I looked out quickly; the broken step had clearly been too much for Charles because the hammer and the board lay on the ground and the step was still broken; Charles was coming up the path from the creek and he was carrying something; I wondered what he had found now.
“Did you ever hear of anything like this?” he was saying; even though he was close now he was still shouting. “Look at this, Connie, just
look
at it.”
“I suppose it belongs to Merricat,” Constance said.
“It does
not
belong to Merricat, or anything like it. This is
money.

“I remember,” Constance said. “Silver dollars. I remember when she buried them.”
“There must be twenty or thirty dollars here; this is outrageous.”
“She likes to bury things.”
Charles was still shouting, shaking my box of silver dollars back and forth violently. I wondered if he would drop it; I would like to have seen Charles on the ground, scrabbling after my silver dollars.
“It's not her money,” he was shouting, “she has no right to hide it.”
I wondered how he had happened to find the box where I had buried it; perhaps Charles and money found each other no matter how far apart they were, or perhaps Charles was engaged in systematically digging up every inch of our land. “This is terrible,” he was shouting, “terrible; she has no right.”
“No harm is done,” Constance said.
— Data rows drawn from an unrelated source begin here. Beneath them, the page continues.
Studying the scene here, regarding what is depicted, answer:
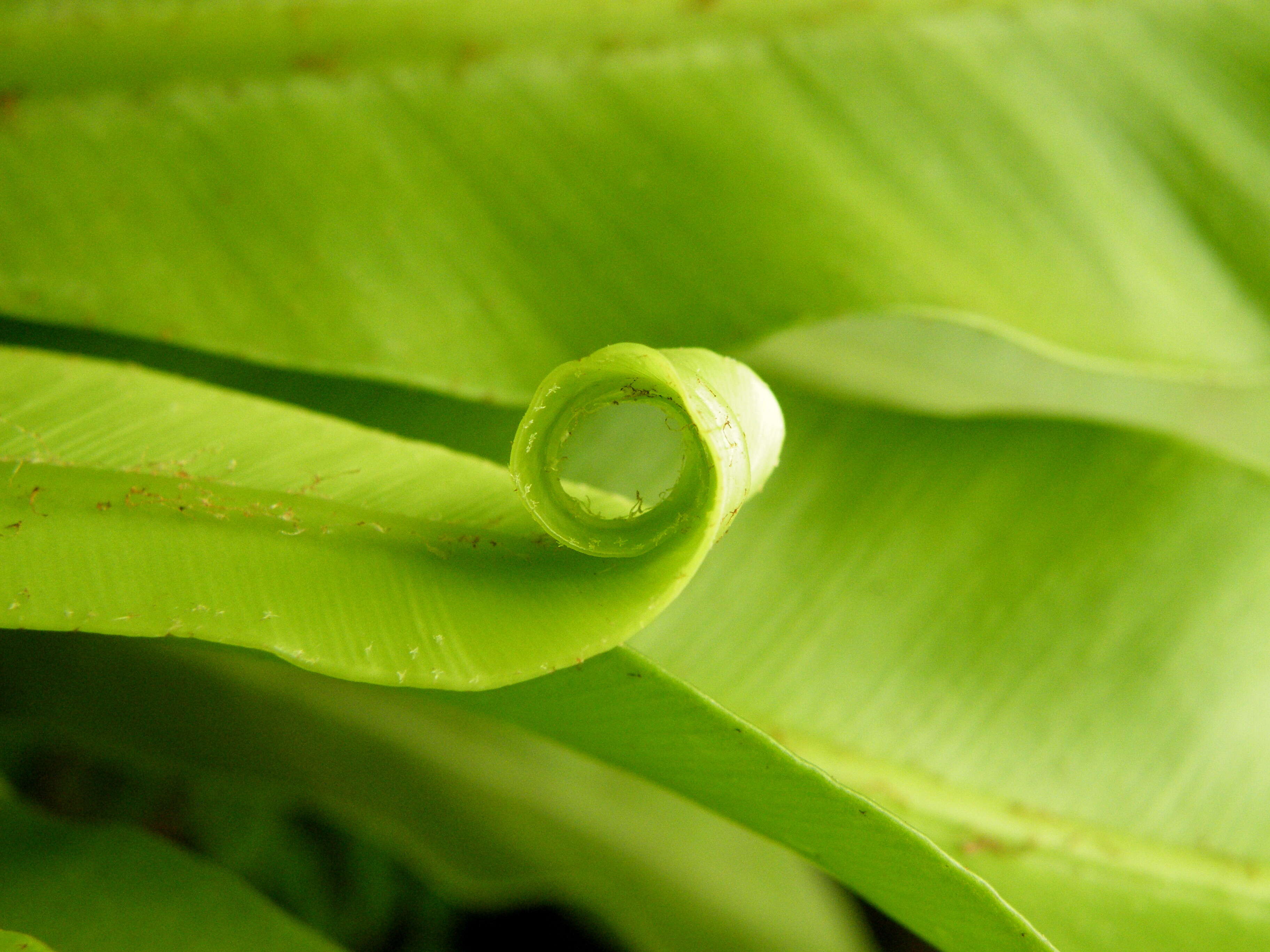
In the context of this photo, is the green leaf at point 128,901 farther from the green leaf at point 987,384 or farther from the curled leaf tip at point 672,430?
the green leaf at point 987,384

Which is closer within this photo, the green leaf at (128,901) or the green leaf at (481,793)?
the green leaf at (128,901)

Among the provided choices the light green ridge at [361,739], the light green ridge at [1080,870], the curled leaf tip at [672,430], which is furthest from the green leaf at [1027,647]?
the curled leaf tip at [672,430]

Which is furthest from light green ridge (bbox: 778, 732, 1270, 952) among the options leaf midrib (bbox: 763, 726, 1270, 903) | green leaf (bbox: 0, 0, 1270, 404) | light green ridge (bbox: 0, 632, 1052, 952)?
green leaf (bbox: 0, 0, 1270, 404)

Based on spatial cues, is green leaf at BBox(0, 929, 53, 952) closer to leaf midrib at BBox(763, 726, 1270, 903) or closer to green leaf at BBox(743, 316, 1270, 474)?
leaf midrib at BBox(763, 726, 1270, 903)

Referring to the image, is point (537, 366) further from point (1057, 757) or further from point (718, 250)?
point (1057, 757)

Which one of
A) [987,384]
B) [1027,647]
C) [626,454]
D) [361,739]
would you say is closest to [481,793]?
[361,739]

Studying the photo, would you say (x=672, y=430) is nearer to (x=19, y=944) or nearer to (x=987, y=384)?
(x=19, y=944)
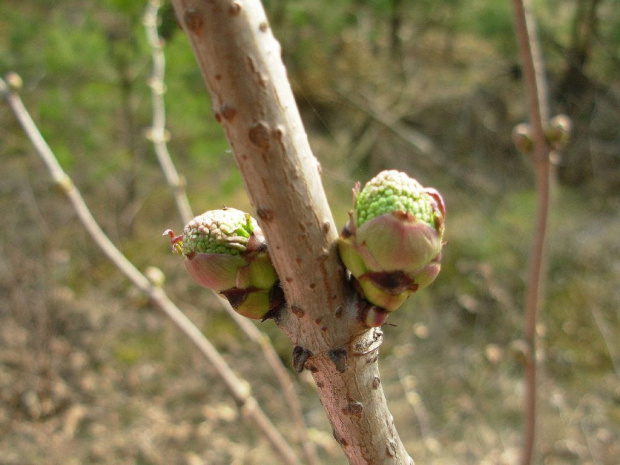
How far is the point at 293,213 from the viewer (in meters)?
0.42

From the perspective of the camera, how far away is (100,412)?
2.59 metres

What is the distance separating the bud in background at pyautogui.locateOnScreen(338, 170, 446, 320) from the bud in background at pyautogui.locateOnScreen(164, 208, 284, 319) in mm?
89

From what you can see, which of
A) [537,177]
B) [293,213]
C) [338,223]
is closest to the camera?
[293,213]

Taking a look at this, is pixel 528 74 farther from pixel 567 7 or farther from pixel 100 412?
pixel 567 7

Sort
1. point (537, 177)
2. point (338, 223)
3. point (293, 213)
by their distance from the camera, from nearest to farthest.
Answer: point (293, 213)
point (537, 177)
point (338, 223)

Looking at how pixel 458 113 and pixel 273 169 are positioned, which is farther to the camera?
pixel 458 113

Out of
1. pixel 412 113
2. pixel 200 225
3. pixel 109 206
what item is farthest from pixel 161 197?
pixel 200 225

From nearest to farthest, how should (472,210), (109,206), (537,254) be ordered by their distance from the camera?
(537,254)
(109,206)
(472,210)

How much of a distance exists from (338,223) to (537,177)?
206 centimetres

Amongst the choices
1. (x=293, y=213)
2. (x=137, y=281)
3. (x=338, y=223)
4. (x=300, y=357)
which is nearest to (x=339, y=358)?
(x=300, y=357)

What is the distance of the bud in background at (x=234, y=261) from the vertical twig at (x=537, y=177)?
613mm

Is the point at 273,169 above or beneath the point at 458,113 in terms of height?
above

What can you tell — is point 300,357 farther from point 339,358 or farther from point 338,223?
point 338,223

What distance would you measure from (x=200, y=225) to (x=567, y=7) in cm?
416
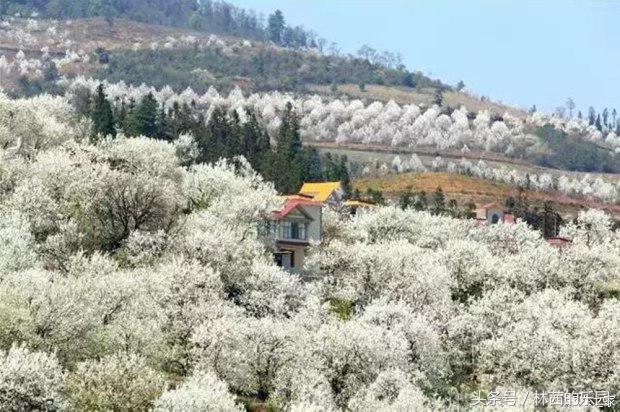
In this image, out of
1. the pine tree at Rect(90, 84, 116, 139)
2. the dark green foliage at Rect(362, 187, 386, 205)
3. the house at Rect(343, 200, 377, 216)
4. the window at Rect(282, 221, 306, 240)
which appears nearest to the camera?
the window at Rect(282, 221, 306, 240)

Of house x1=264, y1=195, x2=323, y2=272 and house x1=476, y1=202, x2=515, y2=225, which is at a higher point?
house x1=264, y1=195, x2=323, y2=272

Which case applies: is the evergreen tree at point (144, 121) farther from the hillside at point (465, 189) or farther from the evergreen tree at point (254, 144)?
the hillside at point (465, 189)

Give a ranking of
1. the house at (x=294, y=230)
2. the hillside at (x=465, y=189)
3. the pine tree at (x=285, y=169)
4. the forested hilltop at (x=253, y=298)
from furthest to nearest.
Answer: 1. the hillside at (x=465, y=189)
2. the pine tree at (x=285, y=169)
3. the house at (x=294, y=230)
4. the forested hilltop at (x=253, y=298)

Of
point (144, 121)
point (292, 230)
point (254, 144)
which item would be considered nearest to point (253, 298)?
point (292, 230)

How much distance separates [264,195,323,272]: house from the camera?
3157 inches

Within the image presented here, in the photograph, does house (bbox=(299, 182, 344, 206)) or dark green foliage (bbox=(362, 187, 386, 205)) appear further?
dark green foliage (bbox=(362, 187, 386, 205))

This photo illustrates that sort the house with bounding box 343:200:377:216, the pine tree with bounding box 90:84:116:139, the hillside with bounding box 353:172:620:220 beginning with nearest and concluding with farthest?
the pine tree with bounding box 90:84:116:139 < the house with bounding box 343:200:377:216 < the hillside with bounding box 353:172:620:220

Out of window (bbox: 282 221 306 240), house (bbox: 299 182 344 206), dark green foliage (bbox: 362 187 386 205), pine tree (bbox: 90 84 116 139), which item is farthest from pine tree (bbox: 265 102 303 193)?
window (bbox: 282 221 306 240)

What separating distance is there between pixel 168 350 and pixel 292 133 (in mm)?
84180

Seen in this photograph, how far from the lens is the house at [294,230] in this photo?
263ft

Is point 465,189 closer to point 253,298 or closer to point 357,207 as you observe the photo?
point 357,207

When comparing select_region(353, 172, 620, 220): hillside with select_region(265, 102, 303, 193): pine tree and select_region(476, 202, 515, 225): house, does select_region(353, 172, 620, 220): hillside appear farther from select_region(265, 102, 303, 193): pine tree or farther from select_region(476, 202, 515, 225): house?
select_region(265, 102, 303, 193): pine tree

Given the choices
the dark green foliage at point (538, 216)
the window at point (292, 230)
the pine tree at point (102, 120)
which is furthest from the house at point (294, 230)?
the dark green foliage at point (538, 216)

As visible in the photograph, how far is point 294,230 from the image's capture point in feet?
270
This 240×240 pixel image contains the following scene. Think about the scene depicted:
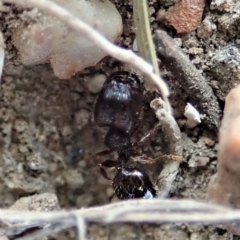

I could see that she was puzzled and somewhere inside the kitchen Uncle Julian was pounding and calling her.
“How do you know there isn't more?” Charles held the box out accusingly. “How do you know that crazy kid hasn't buried thousands of dollars all over, where we'll
never
find it?”
“She likes to bury things,” Constance said. “Coming, Uncle Julian.”
Charles followed her inside, still holding the box tenderly. I supposed I could bury the box again after he had gone, but I was not pleased. I came to the top of the stairs and watched Charles proceeding down the hall to the study; he was clearly going to put my silver dollars into our father's safe. I ran down the stairs quickly and quietly and out through the kitchen. “Silly Merricat,” Constance said to me as I passed; she was putting spice cookies in long rows to cool.
I was thinking of Charles. I could turn him into a fly and drop him into a spider's web and watch him tangled and helpless and struggling, shut into the body of a dying buzzing fly; I could wish him dead until he died. I could fasten him to a tree and keep him there until he grew into the trunk and bark grew over his mouth. I could bury him in the hole where my box of silver dollars had been so safe until he came; if he was under the ground I could walk over him stamping my feet.